Festival Chéries-Chéris | Critique : Chien-Chien

En vacances avec sa copine et des amis, Juan tombe sur un homme abandonné. Il décide de le nourrir, de s’occuper de lui et de l’aider à se nettoyer. Elle le prévient que l’homme s’attachera à lui et rappelle à Juan qu’ils ne peuvent pas le ramener à Buenos Aires. Mais au fil des jours, un lien inattendu et intense se forme entre Juan et l’étranger, un lien qui s’avérera presque impossible à briser.

Chien-Chien
Argentine, 2025
De Marco Berger

Durée : 1h41

Sortie : –

Note :

UN SOIR, UN CHIEN

Quelques mois à peine après la sortie française des Amants astronautes, le cinéaste argentin Marco Berger présente déjà son nouveau long métrage au Festival de Varsovie. Berger continue de suivre le fil rouge de toute sa filmographie : les liens intimes et informulés qui peuvent relier les mecs hétéros aux mecs gay, mais il examine cette fois la situation sous un angle plus métaphorique que d’habitude. La scène d’ouverture, qui voit deux jeunes femmes chasser un homme nu égaré dans leur jardin, lance une piste burlesque et farfelue. On ne peut pourtant pas dire que la suite de Chien-Chien soit secoué par le rire. Berger privilégie au contraire un ton à la mystérieuse simplicité.

Un jour, Juan et son pote aperçoive de loin un animal dans la forêt, laissé hors du champ de la caméra mais dont les dialogues laissent à penser qu’il ne peut s’agir que d’un chien.

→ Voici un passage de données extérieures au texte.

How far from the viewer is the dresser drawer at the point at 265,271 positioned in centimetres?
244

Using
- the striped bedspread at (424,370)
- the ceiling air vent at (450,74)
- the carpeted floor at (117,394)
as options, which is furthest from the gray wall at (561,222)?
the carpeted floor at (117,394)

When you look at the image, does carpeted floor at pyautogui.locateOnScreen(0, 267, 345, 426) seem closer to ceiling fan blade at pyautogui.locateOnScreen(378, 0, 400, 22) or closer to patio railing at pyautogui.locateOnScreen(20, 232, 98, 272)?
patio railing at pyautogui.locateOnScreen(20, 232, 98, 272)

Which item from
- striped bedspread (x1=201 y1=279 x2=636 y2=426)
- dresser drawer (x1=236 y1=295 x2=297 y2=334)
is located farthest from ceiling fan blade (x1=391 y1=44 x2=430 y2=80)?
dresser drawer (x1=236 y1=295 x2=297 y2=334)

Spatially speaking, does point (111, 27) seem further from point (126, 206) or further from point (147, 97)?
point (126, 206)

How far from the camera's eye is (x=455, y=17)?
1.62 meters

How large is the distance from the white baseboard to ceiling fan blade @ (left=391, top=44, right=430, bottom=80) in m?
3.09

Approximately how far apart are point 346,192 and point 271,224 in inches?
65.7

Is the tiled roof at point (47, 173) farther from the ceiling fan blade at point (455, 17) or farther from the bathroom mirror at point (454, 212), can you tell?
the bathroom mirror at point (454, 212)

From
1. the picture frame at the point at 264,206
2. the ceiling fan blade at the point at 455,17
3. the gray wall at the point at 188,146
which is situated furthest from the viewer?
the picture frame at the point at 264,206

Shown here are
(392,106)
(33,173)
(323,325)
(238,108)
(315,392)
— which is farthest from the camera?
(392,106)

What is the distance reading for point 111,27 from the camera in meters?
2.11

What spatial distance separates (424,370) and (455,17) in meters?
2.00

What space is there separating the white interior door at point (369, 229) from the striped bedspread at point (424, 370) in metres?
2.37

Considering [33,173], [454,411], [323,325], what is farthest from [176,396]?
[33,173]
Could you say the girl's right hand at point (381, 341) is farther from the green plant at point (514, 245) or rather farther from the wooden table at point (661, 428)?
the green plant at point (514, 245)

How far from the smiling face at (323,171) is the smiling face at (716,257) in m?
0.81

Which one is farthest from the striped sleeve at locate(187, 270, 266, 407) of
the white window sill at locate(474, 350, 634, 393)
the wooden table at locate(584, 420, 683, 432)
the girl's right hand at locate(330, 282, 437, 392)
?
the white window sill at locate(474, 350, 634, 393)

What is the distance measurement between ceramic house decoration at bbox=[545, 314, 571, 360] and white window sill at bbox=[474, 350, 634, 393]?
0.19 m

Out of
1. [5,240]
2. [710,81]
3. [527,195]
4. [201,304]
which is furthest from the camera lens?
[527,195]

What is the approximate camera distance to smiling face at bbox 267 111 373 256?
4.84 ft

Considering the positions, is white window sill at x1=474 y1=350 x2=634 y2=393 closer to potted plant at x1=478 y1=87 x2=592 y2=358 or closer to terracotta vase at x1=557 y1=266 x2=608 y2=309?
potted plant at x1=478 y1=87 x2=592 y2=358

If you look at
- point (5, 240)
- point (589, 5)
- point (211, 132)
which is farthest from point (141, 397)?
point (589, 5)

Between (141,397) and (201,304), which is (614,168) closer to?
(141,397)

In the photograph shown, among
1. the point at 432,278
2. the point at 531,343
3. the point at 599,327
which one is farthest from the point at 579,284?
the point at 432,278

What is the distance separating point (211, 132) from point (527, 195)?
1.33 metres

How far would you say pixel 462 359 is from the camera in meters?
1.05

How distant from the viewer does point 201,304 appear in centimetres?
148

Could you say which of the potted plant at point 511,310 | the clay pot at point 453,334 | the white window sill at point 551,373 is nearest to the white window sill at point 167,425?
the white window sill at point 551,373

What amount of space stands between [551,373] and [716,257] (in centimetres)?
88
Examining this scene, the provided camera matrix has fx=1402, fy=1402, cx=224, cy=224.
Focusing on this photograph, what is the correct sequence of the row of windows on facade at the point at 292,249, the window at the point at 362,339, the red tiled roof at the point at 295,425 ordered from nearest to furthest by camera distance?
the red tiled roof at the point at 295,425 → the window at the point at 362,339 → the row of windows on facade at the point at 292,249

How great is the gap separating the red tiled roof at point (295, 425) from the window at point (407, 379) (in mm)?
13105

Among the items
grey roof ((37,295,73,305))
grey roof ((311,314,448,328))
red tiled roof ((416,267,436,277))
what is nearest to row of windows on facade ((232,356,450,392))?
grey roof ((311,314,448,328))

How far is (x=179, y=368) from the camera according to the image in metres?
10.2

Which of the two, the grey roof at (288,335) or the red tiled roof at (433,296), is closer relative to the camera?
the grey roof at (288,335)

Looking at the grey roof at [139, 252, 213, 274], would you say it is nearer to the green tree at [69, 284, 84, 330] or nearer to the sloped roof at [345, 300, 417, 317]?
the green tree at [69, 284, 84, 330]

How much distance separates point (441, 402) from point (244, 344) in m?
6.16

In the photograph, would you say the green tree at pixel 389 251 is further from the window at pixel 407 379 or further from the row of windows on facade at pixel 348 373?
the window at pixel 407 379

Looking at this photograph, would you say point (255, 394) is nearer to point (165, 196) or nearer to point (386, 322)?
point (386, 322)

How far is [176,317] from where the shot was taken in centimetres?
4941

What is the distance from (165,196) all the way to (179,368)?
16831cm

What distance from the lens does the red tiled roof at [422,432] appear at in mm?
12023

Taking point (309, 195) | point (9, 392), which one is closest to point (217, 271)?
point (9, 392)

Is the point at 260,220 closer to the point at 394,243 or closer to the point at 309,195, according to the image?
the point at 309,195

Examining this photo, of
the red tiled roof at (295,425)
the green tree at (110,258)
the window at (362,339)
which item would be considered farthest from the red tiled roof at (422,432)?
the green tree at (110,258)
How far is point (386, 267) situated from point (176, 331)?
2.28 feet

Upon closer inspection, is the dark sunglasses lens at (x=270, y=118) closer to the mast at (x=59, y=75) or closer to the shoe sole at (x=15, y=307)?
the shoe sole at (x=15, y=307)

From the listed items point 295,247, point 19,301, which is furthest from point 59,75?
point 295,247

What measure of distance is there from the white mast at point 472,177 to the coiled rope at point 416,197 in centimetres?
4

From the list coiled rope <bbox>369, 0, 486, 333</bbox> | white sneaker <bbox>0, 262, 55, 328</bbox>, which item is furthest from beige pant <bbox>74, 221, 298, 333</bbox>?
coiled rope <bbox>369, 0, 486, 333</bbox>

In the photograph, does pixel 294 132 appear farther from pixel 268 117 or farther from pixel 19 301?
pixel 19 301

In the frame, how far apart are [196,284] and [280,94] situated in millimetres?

Or quand ce chien apparait finalement dans le cadre, on réalise que ce dernier est interprété par un acteur. Sans qu’aucune explication de soit donné à ce décalage surréaliste, le récit suit son chemin tranquille : attendri, Juan décide d’adopter ce chien errant au moins pour le temps des vacances. En 1972, Catherine Deneuve jouait une femme acceptant de devenir la chienne de son amant dans le pas très féministe Liza de Marco Ferreri. Ironiquement, Chien-Chien n’évite pas entièrement une misogynie similaire à cause du personnage de la fiancée de Juan, qui passe son temps à dire non pour finalement dire oui, mais il réchappe au moins à la lourdeur de Ferreri en évacuant tout sous-entendu sexuel.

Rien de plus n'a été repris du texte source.